La mia ostinata speranza in un mondo migliore
«Il meglio deve ancora venire». E’quello che giorno dopo giorno ho pensato per tutta la mia vita, e l’ho ritrovato con molta emozione nel discorso del presidente degli Stati Uniti Barack Obama. E considero una fortunata coincidenza che la sua rielezione sia avvenuta pochi giorni prima della Conferenza Mondiale per la Pace di “Science for Peace”, che si apre a Milano venerdì prossimo, e che s’ispira proprio ai concetti espressi da Obama: una pace costruita sulla promessa di libertà e dignità per ogni uomo.

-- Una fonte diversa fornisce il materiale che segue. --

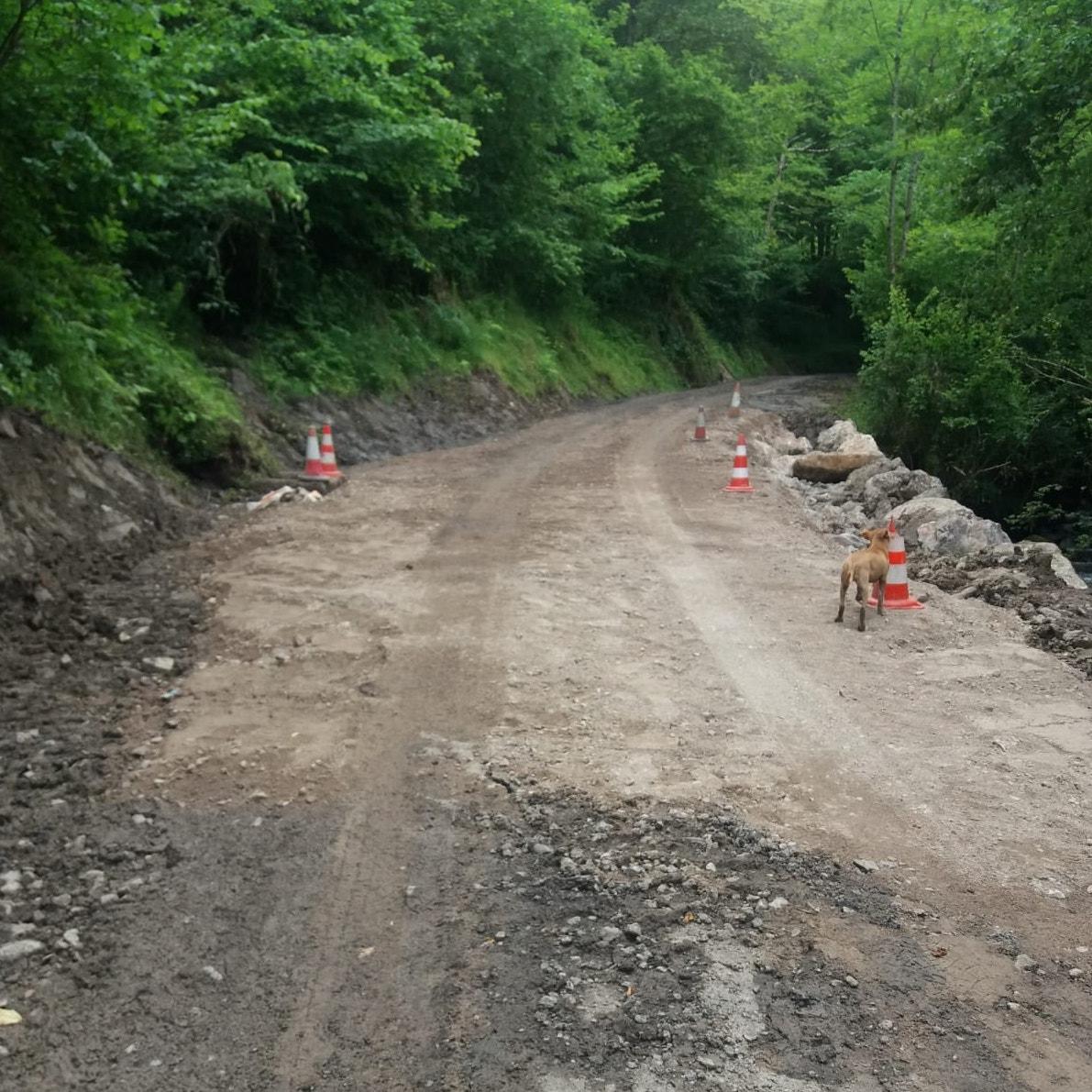 El Principado construye escolleras para mejorar el pavimento de la carretera de Viboli, en el concejo de Ponga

«Il meglio deve ancora venire». E’quello che giorno dopo giorno ho pensato per tutta la mia vita, e l’ho ritrovato con molta emozione nel discorso del presidente degli Stati Uniti Barack Obama. E considero una fortunata coincidenza che la sua rielezione sia avvenuta pochi giorni prima della Conferenza Mondiale per la Pace di “Science for Peace”, che si apre a Milano venerdì prossimo, e che s’ispira proprio ai concetti espressi da Obama: una pace costruita sulla promessa di libertà e dignità per ogni uomo.
Perché la pace non è un concetto astratto ma fatto di cose concrete: le scuole alle quali tutti hanno il diritto di accedere, i posti di lavoro ritrovati e da ritrovare, le cure mediche per tutti.
Nei suoi spostamenti elettorali, Obama ha incontrato un papà con la sua bimba di otto anni, ammalata di leucemia. La bimba può lottare per la vita, si sta curando: la riforma sanitaria (per la quale Obama tanto si è battuto) è stata approvata pochi mesi prima che la compagnia assicurativa smettesse di pagare per la sua salute.
Nell’ascoltare il discorso del presidente rieletto, i cui occhi si sono spesso bagnati di lacrime, gli ho invidiato la sua semplice ma profonda fiducia in quello che noi europei abbiamo definito a volte il sogno americano: «un’America generosa, piena di passione e di compassione, un’America tollerante, aperta ai sogni della figlia di un immigrato che studia nelle nostre scuole e crede nella nostra bandiera». Anche così si fonda la pace.
Dobbiamo credere, anche noi con «ostinata speranza», che l’Europa, considerata nel mondo il bastione dei diritti umani (unica area da cui è scomparsa la pena di morte) voglia tornare ad essere abbastanza giovane da credere anch’essa nella possibilità che il mondo diventi migliore. Delusi e intristiti, non crediamo più nella politica, che vediamo come «un combattimento di galli». Ma la politica può essere diversa, e le elezioni non sono una cosa piccola. Come ci ha ricordato Obama, in Paesi lontani ci sono persone che rischiano la vita per ottenere al popolo il diritto di avere libere elezioni, e di discutere tutti i giorni sulle cose che contano.